● **About this exercise**: Please restate the entries below word for word, leaving out any pictures.

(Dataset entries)
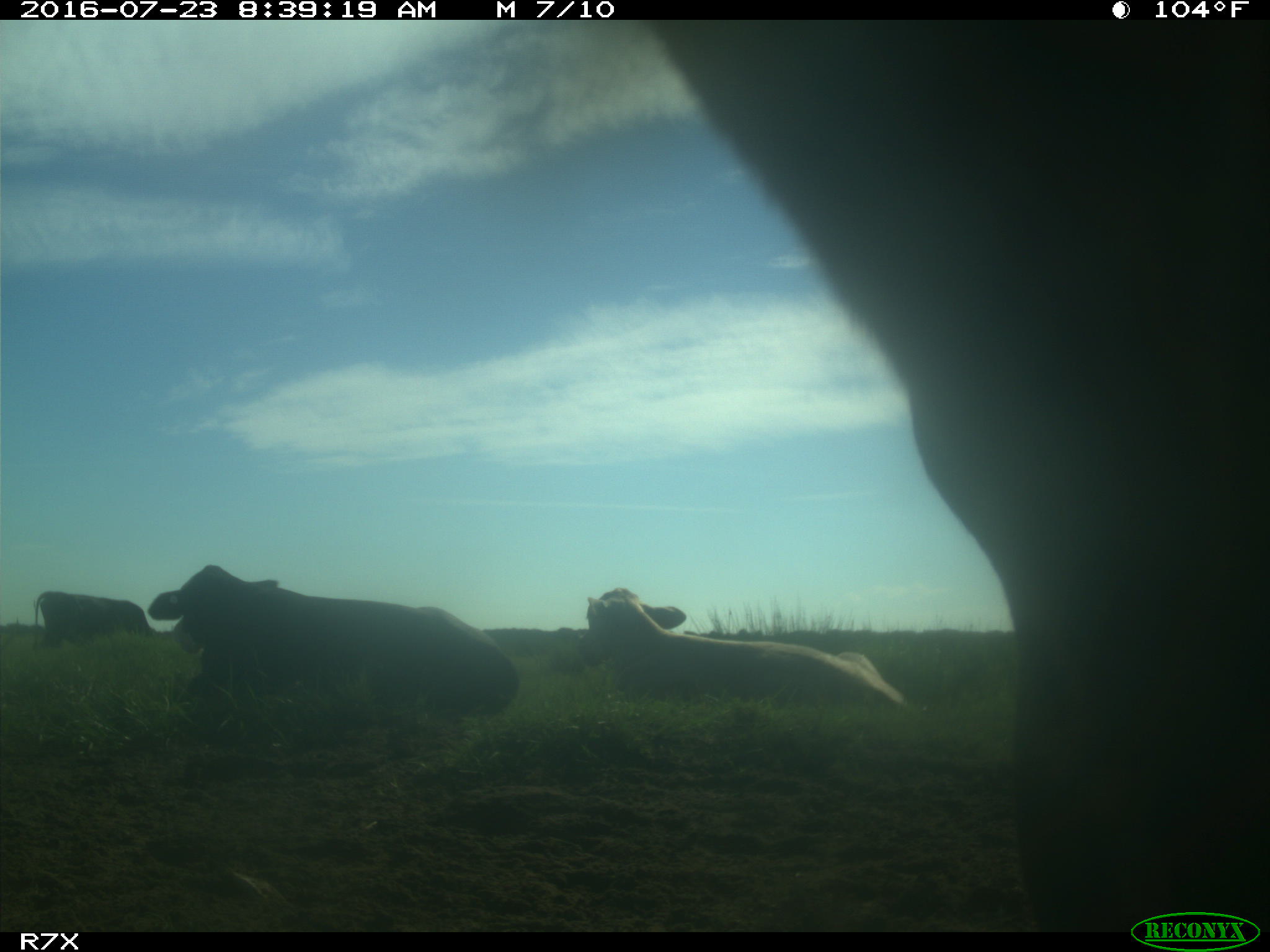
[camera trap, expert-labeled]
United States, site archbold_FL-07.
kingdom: Animalia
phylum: Chordata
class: Mammalia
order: Artiodactyla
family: Bovidae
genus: Bos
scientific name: Bos taurus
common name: domestic cow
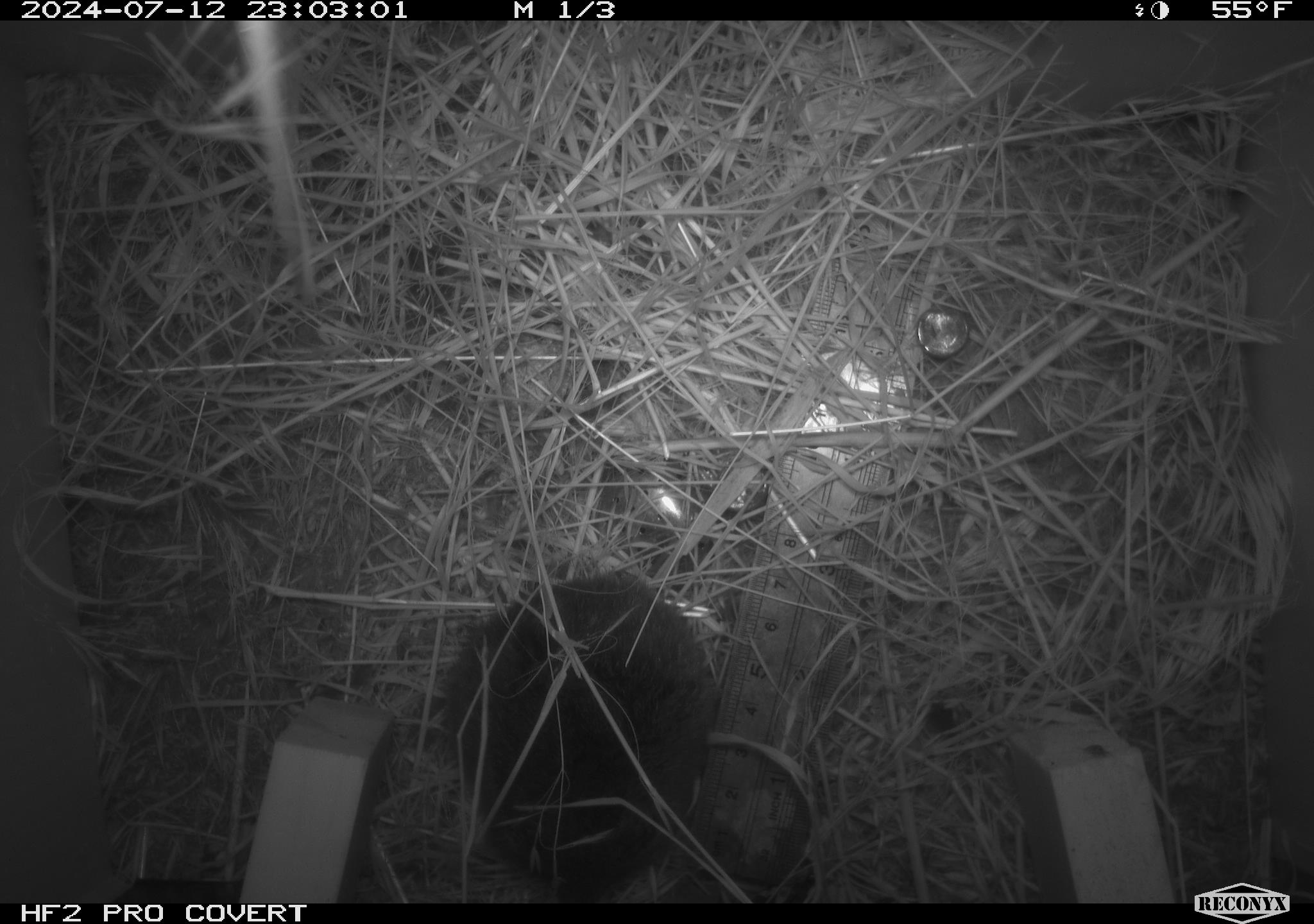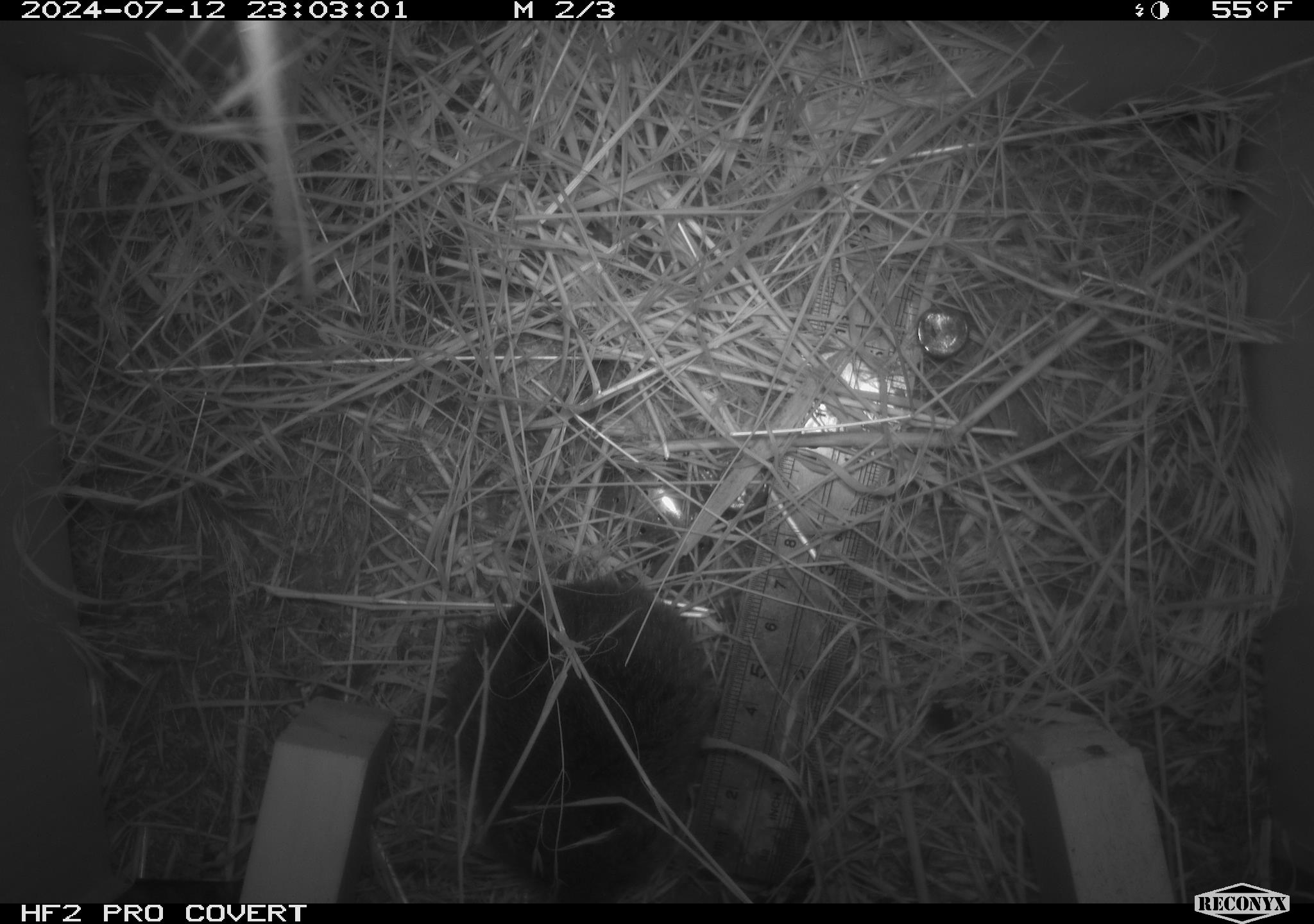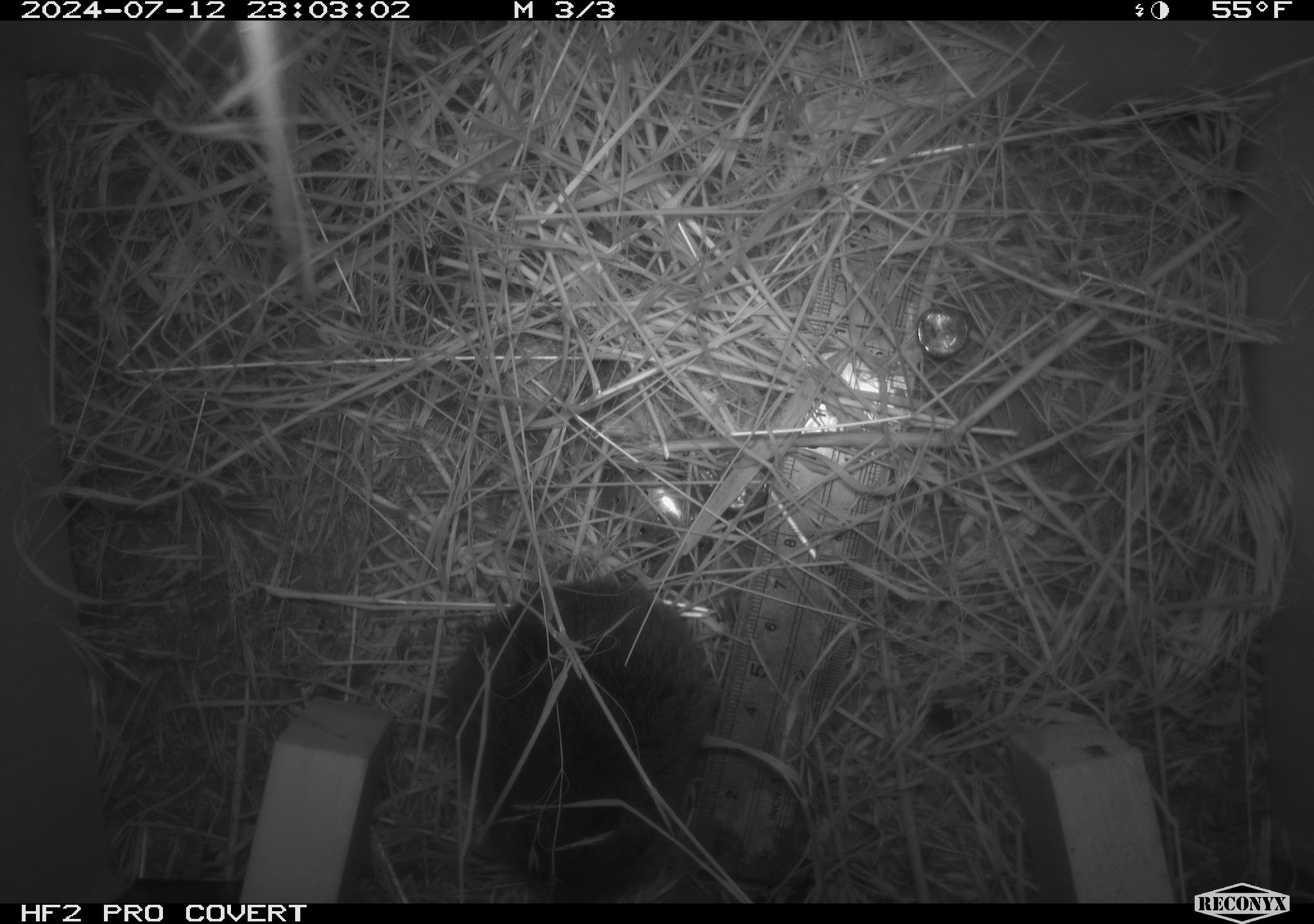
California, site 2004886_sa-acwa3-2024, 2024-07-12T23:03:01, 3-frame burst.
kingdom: Animalia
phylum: Chordata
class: Mammalia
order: Rodentia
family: Cricetidae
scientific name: Arvicolinae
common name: voles, lemmings, and muskrats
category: arvicolinae subfamily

● **Written response**:
[camera trap, expert-labeled]
United States, site archbold_FL-07.
kingdom: Animalia
phylum: Chordata
class: Mammalia
order: Artiodactyla
family: Bovidae
genus: Bos
scientific name: Bos taurus
common name: domestic cow
California, site 2004886_sa-acwa3-2024, 2024-07-12T23:03:01, 3-frame burst.
kingdom: Animalia
phylum: Chordata
class: Mammalia
order: Rodentia
family: Cricetidae
scientific name: Arvicolinae
common name: voles, lemmings, and muskrats
category: arvicolinae subfamily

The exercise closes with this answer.